Extra long jams in and around Brussels due to public sector strike

The morning rush hour saw some 350 kilometres of traffic jams at its peak, around 8.30 this morning. The situation was particularly bad in and around Brussels. Rail, bus and tram services were heavily disrupted due to industrial action in the public sector.

The VRT's traffic expert Hajo Beeckman was talking of "the busiest morning rush hour on Belgian motorways since Christmas". He added that "you particularly need a lot of patience to reach Brussels by car" as access roads, but also roads in the city centre, were completely saturated.

This being said, traffic jams were not extreme as some had feared, maybe because of the fact that many decided to work home and because of the dry weather. Other problems were mainly situated around Antwerp, as usual, between Antwerp and Brussels and between Ghent and Brussels.

Metro, tram and bus services affected

Public transport, both rail services and bus and tram services, were disrupted. Rail services were badly hit in Wallonia and, consequently, on lines linking a Flemish city with a place in French-speaking Belgium.

There were hardly any trains between Liège and Brussels this morning. However, 80 percent of the trains was going between Ghent and Antwerp, and even 90 percent between Ostend and and Brussels.

In Brussels, 3 of 4 metro lines were running (number 1, 2 and 5), but waiting times could be up. The same goes for tram lines in the capital. The Flemish public transport company De Lijn was talking of "hardly any disruption" in Flanders.


Prison wardens, teachers and postmen down tools, but the impact is moderate

The strike could also be felt in prisons, where prison wardens downed tools, and at the Belgian post. It's possible your mail comes later today, or not at all, though in most places staff had come out to work. Some teachers were participating in the strike as well, but no schools were closed.
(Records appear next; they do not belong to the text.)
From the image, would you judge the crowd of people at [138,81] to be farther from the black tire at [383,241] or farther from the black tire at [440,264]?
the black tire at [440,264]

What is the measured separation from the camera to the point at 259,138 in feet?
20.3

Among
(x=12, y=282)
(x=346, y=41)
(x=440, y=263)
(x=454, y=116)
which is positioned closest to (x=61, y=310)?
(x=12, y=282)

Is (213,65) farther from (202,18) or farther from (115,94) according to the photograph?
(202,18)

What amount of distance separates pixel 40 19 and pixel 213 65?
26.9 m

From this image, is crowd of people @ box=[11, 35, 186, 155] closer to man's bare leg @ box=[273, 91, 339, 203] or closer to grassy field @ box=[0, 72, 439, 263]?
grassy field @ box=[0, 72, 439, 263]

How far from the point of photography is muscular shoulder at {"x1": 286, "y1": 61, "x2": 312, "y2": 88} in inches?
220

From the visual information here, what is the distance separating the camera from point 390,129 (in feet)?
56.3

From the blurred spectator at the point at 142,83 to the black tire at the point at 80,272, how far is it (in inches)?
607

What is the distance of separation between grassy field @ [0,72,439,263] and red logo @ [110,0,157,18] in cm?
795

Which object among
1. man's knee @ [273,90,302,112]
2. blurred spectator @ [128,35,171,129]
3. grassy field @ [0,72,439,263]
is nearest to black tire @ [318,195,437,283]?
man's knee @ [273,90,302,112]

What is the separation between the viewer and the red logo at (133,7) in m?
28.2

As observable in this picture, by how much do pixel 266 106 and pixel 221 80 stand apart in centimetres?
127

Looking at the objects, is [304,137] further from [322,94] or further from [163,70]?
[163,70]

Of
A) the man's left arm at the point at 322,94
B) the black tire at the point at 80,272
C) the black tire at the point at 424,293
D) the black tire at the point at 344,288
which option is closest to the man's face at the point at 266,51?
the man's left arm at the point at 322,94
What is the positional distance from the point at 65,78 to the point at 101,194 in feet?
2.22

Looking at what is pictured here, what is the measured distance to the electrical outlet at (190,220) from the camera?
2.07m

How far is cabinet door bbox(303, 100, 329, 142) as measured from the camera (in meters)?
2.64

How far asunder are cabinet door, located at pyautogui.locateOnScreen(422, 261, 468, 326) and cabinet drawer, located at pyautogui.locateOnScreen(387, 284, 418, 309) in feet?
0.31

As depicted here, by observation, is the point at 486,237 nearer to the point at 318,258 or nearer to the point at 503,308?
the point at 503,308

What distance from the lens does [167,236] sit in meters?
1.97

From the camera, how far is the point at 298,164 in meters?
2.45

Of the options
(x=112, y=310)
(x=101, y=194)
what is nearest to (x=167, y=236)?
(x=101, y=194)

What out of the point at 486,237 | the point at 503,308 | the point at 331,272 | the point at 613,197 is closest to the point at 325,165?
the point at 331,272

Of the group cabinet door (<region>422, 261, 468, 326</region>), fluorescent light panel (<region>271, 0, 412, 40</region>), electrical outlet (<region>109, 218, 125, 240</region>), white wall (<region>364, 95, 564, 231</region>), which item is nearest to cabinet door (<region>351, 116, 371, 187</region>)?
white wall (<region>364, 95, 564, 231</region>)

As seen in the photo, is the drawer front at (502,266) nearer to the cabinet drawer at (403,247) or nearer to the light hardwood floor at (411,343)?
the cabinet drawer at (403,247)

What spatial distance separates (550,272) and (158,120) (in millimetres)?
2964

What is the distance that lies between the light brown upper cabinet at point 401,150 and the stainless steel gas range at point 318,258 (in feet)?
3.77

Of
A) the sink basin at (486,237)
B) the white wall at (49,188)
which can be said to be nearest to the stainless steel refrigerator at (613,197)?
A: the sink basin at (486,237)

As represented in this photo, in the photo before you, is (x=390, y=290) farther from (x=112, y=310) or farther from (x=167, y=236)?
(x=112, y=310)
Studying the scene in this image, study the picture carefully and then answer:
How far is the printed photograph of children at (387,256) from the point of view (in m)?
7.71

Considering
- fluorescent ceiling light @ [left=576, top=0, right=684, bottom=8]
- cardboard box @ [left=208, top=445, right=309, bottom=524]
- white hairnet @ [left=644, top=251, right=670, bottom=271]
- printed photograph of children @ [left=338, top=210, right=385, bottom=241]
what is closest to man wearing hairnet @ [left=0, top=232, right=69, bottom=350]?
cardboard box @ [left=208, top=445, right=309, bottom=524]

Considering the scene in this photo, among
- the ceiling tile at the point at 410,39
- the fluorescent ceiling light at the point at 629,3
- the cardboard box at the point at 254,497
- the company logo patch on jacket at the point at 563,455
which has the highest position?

The strike was an initiative of the socialist trades union for the public sector, ACOD. They are unhappy that the government still hasn't worked out a list of so-called heavy professions.

People in these professions, would be allowed to retire earlier, or would not have to be longer in work as employees in other sectors, who will have to work until 67. However, politicians retorted that "instead of staging a strike, ACOD representatives had better discuss the issue at the table as we are doing right now".